2006-12-06 18:07:15

by Magnus Naeslund

[permalink] [raw]
Subject: 2.6 tmpfs/swap performance oddity

I have this Ubuntu Edgy (HP Proliant DL380 intel x86-64 w/ 4 cores), kernel: 2.6.17-10-server) system with a raid controller (p600 + bbu, cciss) and 8gb memory. The raid disks are setup as one raid1+0 logical device, the swap and filesystem are partitions on this device.
I've created a ext3 file system with standard parameters from the ubuntu installer.

When doing a simple test with this ext3 fs I can write (dd bs=1M if=/dev/zero of=file (20gb file)) about 180-200 mb/s. If I read the same file I get about 280mb/s throughput.

We have a 60gb tmpfs that we're going to use for volatile but large data-sets.
We were thinking that using tmpfs this way it would be faster to just let it swap out stuff that aren't frequently used, and that the current working set is swaps in automagically.

But tmpfs seems to get really slow when it has to swap out stuff from tmp to a 80 gb swap partition, much slower than just writing a file to the ext3 fs. Maybe this is a known thing, and easily tuned, but I've not seen any solutions when googling around.

If i dd a file that fits in memory to the tmpfs mount I get around 1.5gb/s, ~8 times faster than the RAID card write performance. This isn't bad but not anywhere near the "cached" speed that I get from hdparm -T: ~6720mb/s, I don't know if they're even related, also I get two of these "HDIO_DRIVE_CMD(null) (wait for flush complete) failed: Inappropriate ioctl for device" when issuing the hdparm command (since it's a raid disk?).

If the file size is > the physical memory (20gb, same test) I get a radically worsened total performance, on the write test it gets a throughput of 124mb/s. One would hope that it was faster than the ext3 test. One could guess that after the first 8gb it no longer fits into memory and the throughput gets many times slower.
And all hell breaks loose when I try to dd that tmpfs file to /dev/null (bs=1M), it can only read at about ~20mb/s.

What is happening here? Check out the vmstat 1:
r b swpd free buff cache si so bi bo in cs us sy id wa
1 1 14757524 45036 924 6439068 27168 25160 27168 25160 2449 1725 0 2 75 23
0 1 14739836 47484 924 6457600 18976 25004 18976 25004 1769 1207 0 1 75 24

It seems to do IO madly to be able to page in the pages of the file.
One would hope to have faster or equal performance compared to the ext3 test.

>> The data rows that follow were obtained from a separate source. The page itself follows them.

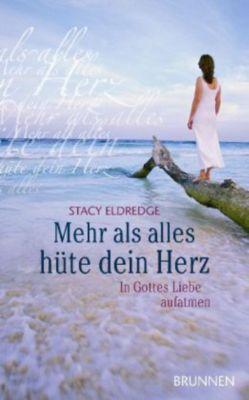 Mehr als alles hüte dein Herz, Stacy Eldredge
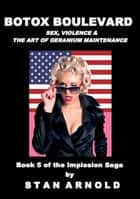 Botox Boulevard: Sex, Violence & the Art of Geranium Maintenance - The Implosion Saga Book 5 ebook by Stan Arnold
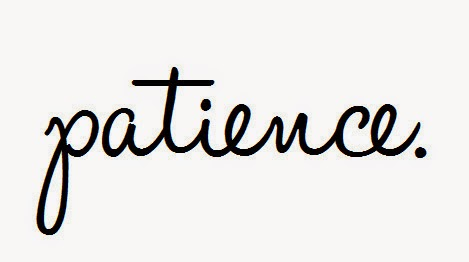 Need Patience in Achieving Success?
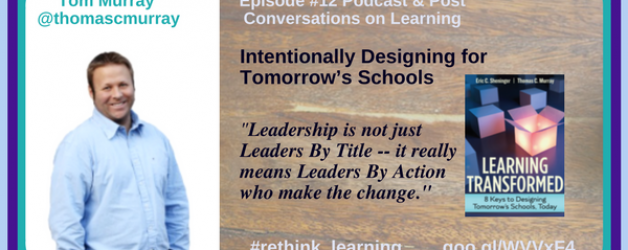 Episode #12: Intentionally Designing for Tomorrow's Schools with Thomas C. Murray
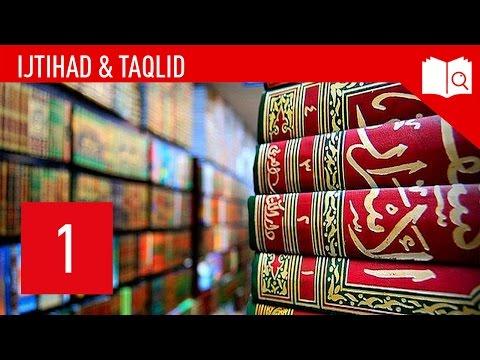 1. Ijtihad & Taqlid - Einleitung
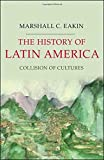 img - for The History of Latin America: Collision of Cultures (Palgrave Essential Histories Series) book / textbook / text book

Somehow I think I'm missing something here, maybe we're not supposed to use tmpfs in this way at all?
What more information can I supply to narrow down the problem?
Is there any secret knobs that I can use to tune swap performance?

Regards,
Magnus




2006-12-06 20:51:08

by Phillip Susi

[permalink] [raw]
Subject: Re: 2.6 tmpfs/swap performance oddity

Magnus Naeslund(k) wrote:
> But tmpfs seems to get really slow when it has to swap out stuff from
> tmp to a 80 gb swap partition, much slower than just writing a file
> to the ext3 fs. Maybe this is a known thing, and easily tuned, but
> I've not seen any solutions when googling around.

This is a SWAG ( Silly Wild Ass Guess ), but maybe tmpfs isn't mapping
the files sequentially in ram, or is otherwise doing something to
prevent proper swap clustering and read ahead?

> Somehow I think I'm missing something here, maybe we're not supposed
> to use tmpfs in this way at all? What more information can I supply
> to narrow down the problem? Is there any secret knobs that I can use
> to tune swap performance?

You aren't supposed to be using tmpfs in this way at all ;)

tmpfs is meant to hold small files that will only exist for a short
time, or do not need to persist after a reboot. Keep your big data
files on a normal filesystem, and let the kernel worry about caching the
most frequently accessed parts.

2006-12-08 04:10:31

by Chuck Ebbert

[permalink] [raw]
Subject: Re: 2.6 tmpfs/swap performance oddity

In-Reply-To: <[email protected]>

On Wed, 06 Dec 2006 19:07:07 +0100, Magnus Naeslund wrote:

> Is there any secret knobs that I can use to
> tune swap performance?

You might try changing /proc/sys/vm/page-cluster to 5.

--
Chuck
"Even supernovas have their duller moments."